-- THE PROBLEM --
Duplicate the records below exactly as they stand, covering the stretch from the line containing "How great is" through the line containing "36 centimetres", both lines included.

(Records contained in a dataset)
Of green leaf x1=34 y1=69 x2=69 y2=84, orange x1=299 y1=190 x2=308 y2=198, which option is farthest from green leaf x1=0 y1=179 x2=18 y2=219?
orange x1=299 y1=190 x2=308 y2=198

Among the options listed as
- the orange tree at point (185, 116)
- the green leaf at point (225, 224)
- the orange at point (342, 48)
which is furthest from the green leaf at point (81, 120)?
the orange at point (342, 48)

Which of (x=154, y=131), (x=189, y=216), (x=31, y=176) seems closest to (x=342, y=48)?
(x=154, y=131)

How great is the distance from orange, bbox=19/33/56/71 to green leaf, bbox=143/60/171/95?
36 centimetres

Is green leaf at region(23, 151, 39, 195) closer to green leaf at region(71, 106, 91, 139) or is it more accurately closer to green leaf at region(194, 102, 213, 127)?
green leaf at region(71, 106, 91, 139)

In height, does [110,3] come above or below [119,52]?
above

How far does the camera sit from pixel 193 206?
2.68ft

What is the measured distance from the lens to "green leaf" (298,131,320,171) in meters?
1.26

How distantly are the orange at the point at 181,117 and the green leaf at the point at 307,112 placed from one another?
==
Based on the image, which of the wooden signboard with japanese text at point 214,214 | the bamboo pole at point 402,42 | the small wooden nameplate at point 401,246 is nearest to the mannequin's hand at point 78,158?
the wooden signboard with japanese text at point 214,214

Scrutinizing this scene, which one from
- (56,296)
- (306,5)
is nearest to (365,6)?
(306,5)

-- TASK RESULT --
How great is the distance from orange, bbox=19/33/56/71 to green leaf, bbox=143/60/171/95?
36 centimetres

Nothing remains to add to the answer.